--- START OF Text provided ---

CSS/Float/IE6 == HEADACHE
March 20, 2008 2:59 PM   Subscribe

CSS/Float/IE6 (I just scared off half of the web designers) For the rest of you, why is IE6 giving me 's' on this page? My shop now buttons... WTF is going on with them?

VM here is you need it: http://www.microsoft.com/downloads/details.aspx?FamilyId=21EABB90-958F-4B64-B5F1-73D0A413C8EF&displaylang=en
posted by B(oYo)BIES to Computers & Internet (14 answers total) 2 users marked this as a favorite
 
Link's not coming up for me.

If it's the same issue I had a couple weeks ago, try putting a
right after the floated block in question and see what happens.
posted by svolix at 3:16 PM on March 20, 2008


Uh, that's a [br /] tag.
posted by svolix at 3:17 PM on March 20, 2008


Response by poster: Make sure you are looking in IE6. This has nothing to do with [BR /] tags. I wish it was that easy. Whatever it is, I have the same problem with all three of the class="content_rectangle" boxes on the right side.

I believe whatever it is, it is also the cause of the issue with id="product_bottom_box_left" and id="product_bottom_box_left" on the following page.

They should both line up side by side, as they do in IE7 and Firefox.
posted by B(oYo)BIES at 3:31 PM on March 20, 2008


Not around my IE6 machine, so can't test, but if it's anything like the CSS/Float/IE6 problem I spent half of last week solving, add a display:inline; after the float declaration. It has to do with an IE double-padding issue, so maybe that's why you're only seeing the "s", the rest of the phrase is padded out of the container.
posted by ochenk at 3:31 PM on March 20, 2008


Response by poster: No go on the display:inline;

By 's', I mean SHIT!

--- END OF Text provided ---

## [Problem statement]
In the forum thread about the CSS float problem in IE6, what did ochenk suggest adding after the float declaration?

--- START OF Data lines ---

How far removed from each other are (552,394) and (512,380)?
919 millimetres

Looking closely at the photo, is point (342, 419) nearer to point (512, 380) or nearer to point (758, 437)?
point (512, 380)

--- END OF Data lines ---

## [Full answer]
display:inline;